The Comprehensive Guide to Understanding C-Corp in New York
A C Corporation: Separate Legal Entity from its Owner4 min read
A C Corporation—often called a C corp—is a separate legal entity from its owner, making it distinct and liable apart from its owners. A corporation is not a person, but instead, can be thought of as an entity with its own rights and responsibilities.
Navigating New York’s legal regulations regarding C corp can be daunting for business owners and executives alike. That’s why it’s important to have knowledgeable, experienced counsel to help you understand your options, make an informed decision, and ensure that you comply with the applicable regulations. UpCounsel’s attorney network could be the perfect solution.
UpCounsel’s network of accomplished lawyers have the expertise to address any of your C corp needs. Whether you need an initial consultation or a full-fledged freelance legal department, UpCounsel has you covered. Companies of all sizes trust UpCounsel when they need personalized, high-quality, cost-effective legal services.

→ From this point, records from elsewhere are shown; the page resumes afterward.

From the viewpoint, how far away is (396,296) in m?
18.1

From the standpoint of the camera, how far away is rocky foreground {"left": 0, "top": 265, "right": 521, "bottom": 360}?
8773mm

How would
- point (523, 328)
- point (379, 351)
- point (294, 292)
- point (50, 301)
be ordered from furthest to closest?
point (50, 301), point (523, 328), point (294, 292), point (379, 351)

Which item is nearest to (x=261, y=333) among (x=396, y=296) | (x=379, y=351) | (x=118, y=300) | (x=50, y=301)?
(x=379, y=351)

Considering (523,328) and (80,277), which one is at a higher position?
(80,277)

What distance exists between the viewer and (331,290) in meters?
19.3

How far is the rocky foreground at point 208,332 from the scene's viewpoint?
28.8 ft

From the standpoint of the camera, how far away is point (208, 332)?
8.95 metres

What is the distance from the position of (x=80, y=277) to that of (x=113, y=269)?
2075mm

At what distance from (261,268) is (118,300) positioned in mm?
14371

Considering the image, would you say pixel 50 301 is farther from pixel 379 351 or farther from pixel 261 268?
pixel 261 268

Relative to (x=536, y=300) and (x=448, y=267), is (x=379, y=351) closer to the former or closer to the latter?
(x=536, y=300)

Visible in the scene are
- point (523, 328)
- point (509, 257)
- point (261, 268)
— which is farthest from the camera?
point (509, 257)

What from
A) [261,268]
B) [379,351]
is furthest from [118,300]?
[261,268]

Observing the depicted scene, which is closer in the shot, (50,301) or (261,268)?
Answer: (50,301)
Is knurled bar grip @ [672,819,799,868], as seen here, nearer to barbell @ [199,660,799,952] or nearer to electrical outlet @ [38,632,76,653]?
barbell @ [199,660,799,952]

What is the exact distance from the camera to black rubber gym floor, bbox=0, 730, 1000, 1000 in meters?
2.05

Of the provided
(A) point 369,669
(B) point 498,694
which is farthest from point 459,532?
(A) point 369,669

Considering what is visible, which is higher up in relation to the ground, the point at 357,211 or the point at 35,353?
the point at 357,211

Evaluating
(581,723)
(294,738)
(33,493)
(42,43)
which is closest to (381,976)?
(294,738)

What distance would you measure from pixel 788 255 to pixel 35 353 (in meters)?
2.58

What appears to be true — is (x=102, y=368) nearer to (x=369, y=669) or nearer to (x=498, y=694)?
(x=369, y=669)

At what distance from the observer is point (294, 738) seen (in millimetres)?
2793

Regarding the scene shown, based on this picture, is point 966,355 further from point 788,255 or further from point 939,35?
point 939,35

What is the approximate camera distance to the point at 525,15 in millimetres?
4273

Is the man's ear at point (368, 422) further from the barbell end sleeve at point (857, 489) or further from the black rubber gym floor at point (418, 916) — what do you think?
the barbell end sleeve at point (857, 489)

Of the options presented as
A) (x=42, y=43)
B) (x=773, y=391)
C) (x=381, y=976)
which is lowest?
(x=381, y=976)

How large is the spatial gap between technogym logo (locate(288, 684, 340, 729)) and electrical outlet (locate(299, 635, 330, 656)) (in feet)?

In this comprehensive guide, we’ll explain what a C corp is, how they’re different from other business structures, and the regulations they must comply with in New York state.
What is a C Corporation?
A C corp—or C corporation—is one of the traditional business structures used by companies of all sizes and industries. A C corp is defined as an entity that’s separate from its owners, meaning that it will have its own rights, responsibilities, and finances separate from its owners. A C corp is not considered an individual, but rather, a naturally immortal entity.
Any size business can opt to be established as a C corp, and this structure is typically used by larger businesses because it allows them to easily raise capital through the sale of stocks.
There are many advantages that C corps provide. They’re relatively simple to establish, have a wide range of options for business operations, and their owners have limited personal liability. Additionally, C corps are also eligible to deduct employee compensation from its financial tax obligations and can potentially be taxed at a lower rate than its owners.
How is a C Corporation Different from an S Corporation or LLC?
One of the major differences between a C corp and the other two most popular business entities is taxation. A C corp is viewed as a separate entity for tax purposes—this is called a “double taxation”—which means that the business has to pay taxes both on its profits and on its shareholders’ dividends. In contrast, S corps and LLCs are not taxed at the corporate level.
However, New York has a flat corporate tax rate of 6.5%, so the profits of C Corps are only subject to federal tax, leaving the state tax rate relatively low.
Another difference between C corps, S-corps, and LLCs is the number of owners/members a business can have. A C corp can have an unlimited number of shareholders, while an S corp or LLC is limited to only 100 or fewer members.
C Corps are also governed by the C Corporation Laws in New York, while S corps and LLCs are not subject to these regulations.
What New York Regulations Does a C Corp Have to Comply With?
The C Corporations Laws in New York are intended to protect both shareholders and the corporation itself.
The following regulations are specific to C corps in New York:
• A C corp must be governed by a board of directors, and its shareholder participation must comply with the guides provided by the C Corporation Laws.
• All C corporations must have bylaws that outline the responsibilities and duties of its directors in order to comply with the state laws.
• Any C Corps operating in New York must be registered with the state before conducting any business.
• C corps must keep accurate financial records and must adhere to certain requirements in order to remain compliant with the C Corporation Laws.
• Taxation: As previously mentioned, C corps are subject to double taxation, meaning that both the business’s profits and the shareholders’ dividends are taxed.
One additional aspect to consider when operating a C Corp is that it is considered a “person” under New York’s labor laws. This means that C corps are subject to the same labor regulations as any other employer, and must comply with the applicable state and federal labor laws.
The C Corporation formation is great for larger companies that need and want to raise capital easily through the sale of stocks. C corps come with a range of advantages and potential tax deductions. However, it’s important to keep in mind the New York regulations C corps must abide by. Knowing the regulations and laws that apply in New York can help ensure that your business can stay compliant and grow successfully in the long-term.
For help navigating the C Corporation Laws in New York, UpCounsel’s network of experienced attorneys can give you expert advice and comprehensive guidance every step of the way.